Bitcoin (BTC) has achieved a historic milestone by surpassing $72,000 for the first time ever on March 11. This represents a 9.5% increase over the past week. However, the volatility of the rally has left Bitcoin bulls cautious about celebrating this new all-time high, especially due to the surge in demand for leveraged BTC futures contracts.
Analysts have highlighted the risk posed by the $35.8 billion in Bitcoin futures open interest. Traders often rely too heavily on leveraged positions, leading to increased volatility rather than a clear directional bias. It’s important to note that the Chicago Mercantile Exchange (CME) currently holds the largest share in Bitcoin futures, surpassing traditional crypto exchanges like Binance, Bybit, and OKX.
Despite the impressive figures, it’s worth mentioning that the Bitcoin open interest in futures remains 27% below its peak in October 2022 when expressed in BTC. However, the current 495,380 BTC in futures open interest is still significant enough to cause sharp volatility spikes as the price of Bitcoin fluctuates. This was evident on March 4 when $325 million in leveraged BTC long and short positions were liquidated.
To assess whether leverage demand is mainly towards buying, it’s necessary to examine Bitcoin’s futures monthly contracts. These contracts usually trade at a slight premium over the spot markets. Recent data indicates a surge in demand for leveraged BTC long positions, with the premium reaching 23%, the highest in over 18 months. However, considering Bitcoin’s recent 40% price surge, it’s too early to view the current futures premium as unsustainable, especially since past bull markets have seen premiums exceed 45%.
Retail traders buying Bitcoin above $72,000 could potentially contribute to additional volatility. The funding rate for Bitcoin futures perpetual contracts reached 2.1% per week on March 11, the highest in over 18 months. Retail traders often prefer these contracts due to their close tracking of spot market prices, but the variable leverage fee, known as the funding rate, adds an element of risk. A positive rate suggests that traders are heavily relying on leverage for their long positions.

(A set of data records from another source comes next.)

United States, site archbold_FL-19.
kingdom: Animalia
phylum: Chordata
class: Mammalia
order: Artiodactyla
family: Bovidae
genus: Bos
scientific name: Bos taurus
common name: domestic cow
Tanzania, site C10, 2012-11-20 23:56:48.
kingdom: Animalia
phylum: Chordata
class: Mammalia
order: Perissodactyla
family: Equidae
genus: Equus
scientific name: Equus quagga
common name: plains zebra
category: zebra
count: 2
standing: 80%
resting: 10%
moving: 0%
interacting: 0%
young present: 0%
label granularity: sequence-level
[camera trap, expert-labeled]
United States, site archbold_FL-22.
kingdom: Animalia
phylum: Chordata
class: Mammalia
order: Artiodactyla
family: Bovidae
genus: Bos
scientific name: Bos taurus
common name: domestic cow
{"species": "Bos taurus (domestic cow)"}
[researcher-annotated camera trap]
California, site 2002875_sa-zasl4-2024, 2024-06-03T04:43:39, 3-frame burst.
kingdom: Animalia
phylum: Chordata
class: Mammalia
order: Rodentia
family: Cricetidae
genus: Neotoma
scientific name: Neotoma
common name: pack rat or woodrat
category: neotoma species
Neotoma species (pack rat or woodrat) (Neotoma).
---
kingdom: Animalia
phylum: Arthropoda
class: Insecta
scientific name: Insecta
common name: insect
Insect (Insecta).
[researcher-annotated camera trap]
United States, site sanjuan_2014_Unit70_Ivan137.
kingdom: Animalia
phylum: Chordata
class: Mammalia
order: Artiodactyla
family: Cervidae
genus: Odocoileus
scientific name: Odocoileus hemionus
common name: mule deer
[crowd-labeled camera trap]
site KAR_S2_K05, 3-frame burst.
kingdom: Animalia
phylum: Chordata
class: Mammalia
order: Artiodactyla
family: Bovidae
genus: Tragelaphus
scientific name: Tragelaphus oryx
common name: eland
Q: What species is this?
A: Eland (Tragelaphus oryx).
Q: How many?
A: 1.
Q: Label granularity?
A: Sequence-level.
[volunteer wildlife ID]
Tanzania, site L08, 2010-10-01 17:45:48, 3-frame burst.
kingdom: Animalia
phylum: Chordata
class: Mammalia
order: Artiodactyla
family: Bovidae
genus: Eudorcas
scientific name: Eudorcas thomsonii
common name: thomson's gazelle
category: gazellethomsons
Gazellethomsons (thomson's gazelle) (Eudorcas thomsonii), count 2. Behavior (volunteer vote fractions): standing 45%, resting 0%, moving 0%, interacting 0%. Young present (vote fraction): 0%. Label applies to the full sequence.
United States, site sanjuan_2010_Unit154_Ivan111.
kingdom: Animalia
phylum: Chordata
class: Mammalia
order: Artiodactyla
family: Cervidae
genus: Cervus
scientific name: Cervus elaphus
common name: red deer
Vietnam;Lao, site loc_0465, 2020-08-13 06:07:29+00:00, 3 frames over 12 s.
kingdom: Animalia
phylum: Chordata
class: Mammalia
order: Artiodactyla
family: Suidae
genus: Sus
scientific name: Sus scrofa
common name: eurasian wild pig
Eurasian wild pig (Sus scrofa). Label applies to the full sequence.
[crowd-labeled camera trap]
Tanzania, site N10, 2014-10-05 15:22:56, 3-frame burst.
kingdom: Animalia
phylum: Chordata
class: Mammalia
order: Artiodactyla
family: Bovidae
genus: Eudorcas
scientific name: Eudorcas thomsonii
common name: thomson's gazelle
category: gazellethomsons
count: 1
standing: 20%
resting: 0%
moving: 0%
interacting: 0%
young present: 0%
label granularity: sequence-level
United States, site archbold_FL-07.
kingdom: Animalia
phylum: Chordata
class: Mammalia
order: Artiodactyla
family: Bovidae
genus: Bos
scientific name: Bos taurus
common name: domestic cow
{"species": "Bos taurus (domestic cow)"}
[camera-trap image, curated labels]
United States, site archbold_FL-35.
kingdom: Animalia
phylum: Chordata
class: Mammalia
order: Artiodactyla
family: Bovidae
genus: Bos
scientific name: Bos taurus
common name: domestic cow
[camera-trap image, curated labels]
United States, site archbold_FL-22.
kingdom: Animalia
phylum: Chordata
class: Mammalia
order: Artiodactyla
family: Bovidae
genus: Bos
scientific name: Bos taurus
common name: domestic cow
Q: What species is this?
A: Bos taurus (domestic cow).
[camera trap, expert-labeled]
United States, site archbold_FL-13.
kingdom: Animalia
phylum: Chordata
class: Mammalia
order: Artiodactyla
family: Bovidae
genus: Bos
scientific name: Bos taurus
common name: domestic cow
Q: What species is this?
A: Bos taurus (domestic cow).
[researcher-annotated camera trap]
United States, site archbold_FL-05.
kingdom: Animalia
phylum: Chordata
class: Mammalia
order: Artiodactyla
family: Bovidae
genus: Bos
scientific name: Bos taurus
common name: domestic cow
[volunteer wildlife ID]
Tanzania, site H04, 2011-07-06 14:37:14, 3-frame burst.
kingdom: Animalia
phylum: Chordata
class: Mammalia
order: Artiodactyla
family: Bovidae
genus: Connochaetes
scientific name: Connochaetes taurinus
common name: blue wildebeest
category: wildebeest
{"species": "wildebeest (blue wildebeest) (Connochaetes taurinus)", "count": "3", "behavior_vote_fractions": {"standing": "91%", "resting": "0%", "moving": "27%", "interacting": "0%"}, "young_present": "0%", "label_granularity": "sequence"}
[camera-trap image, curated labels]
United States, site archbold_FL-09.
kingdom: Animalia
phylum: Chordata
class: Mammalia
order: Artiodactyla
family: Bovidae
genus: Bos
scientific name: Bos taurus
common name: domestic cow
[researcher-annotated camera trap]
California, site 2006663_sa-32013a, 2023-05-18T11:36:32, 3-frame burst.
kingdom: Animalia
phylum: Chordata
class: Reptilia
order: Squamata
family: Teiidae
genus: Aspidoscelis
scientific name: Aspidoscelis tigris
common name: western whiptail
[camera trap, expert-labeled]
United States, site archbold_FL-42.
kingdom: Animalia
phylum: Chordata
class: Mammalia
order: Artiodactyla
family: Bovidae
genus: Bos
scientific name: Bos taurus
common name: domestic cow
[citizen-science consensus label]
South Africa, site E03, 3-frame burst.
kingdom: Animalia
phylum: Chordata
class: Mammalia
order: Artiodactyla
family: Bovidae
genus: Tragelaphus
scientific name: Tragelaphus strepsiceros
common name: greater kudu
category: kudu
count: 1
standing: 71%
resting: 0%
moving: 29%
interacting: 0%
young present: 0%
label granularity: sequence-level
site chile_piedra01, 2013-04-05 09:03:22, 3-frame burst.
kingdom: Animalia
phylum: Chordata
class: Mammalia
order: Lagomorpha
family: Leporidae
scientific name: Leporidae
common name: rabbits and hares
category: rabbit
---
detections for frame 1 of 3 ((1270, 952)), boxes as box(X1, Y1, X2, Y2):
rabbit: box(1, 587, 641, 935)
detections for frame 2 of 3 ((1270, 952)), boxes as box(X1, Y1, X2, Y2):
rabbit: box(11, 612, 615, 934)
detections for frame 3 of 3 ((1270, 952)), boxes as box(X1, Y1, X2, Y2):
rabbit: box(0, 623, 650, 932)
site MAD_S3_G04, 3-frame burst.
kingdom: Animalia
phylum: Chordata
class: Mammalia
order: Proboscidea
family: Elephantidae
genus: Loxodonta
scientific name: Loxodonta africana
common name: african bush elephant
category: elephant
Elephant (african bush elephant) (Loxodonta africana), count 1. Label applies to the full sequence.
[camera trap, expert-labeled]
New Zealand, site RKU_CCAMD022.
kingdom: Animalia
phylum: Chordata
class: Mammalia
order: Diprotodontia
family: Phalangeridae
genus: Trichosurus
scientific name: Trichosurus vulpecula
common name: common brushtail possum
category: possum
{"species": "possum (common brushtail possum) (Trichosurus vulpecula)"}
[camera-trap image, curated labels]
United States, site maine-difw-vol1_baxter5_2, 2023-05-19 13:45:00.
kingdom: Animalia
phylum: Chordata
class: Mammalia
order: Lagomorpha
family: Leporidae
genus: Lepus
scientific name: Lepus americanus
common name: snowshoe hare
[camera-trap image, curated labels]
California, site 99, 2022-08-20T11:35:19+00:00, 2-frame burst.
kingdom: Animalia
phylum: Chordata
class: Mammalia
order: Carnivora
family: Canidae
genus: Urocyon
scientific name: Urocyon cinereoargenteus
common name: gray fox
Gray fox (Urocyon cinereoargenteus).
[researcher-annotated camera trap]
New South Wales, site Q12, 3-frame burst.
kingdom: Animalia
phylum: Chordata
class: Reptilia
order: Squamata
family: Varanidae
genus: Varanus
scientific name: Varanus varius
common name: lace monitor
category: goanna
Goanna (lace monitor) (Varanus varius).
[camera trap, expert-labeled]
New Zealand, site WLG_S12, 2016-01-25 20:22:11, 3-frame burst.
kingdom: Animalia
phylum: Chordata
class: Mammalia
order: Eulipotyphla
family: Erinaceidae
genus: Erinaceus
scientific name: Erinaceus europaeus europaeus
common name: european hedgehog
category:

While Bitcoin bulls benefit from strong inflows into spot exchange-traded funds (ETFs) and consistent Bitcoin purchases by Microstrategy, retail traders entering the market at these high prices could prompt market makers and arbitrage desks to exploit over-leveraged positions and generate volatility. Although a few big players cannot sustainably push Bitcoin’s price down in the long run, the risk of liquidations increases if there is a price dip and investors are paying a 2.1% fee every week to maintain bullish bets.
It’s important to note that this article does not provide investment advice or recommendations. Readers should conduct their own research and consider the risks involved before making any investment or trading decisions.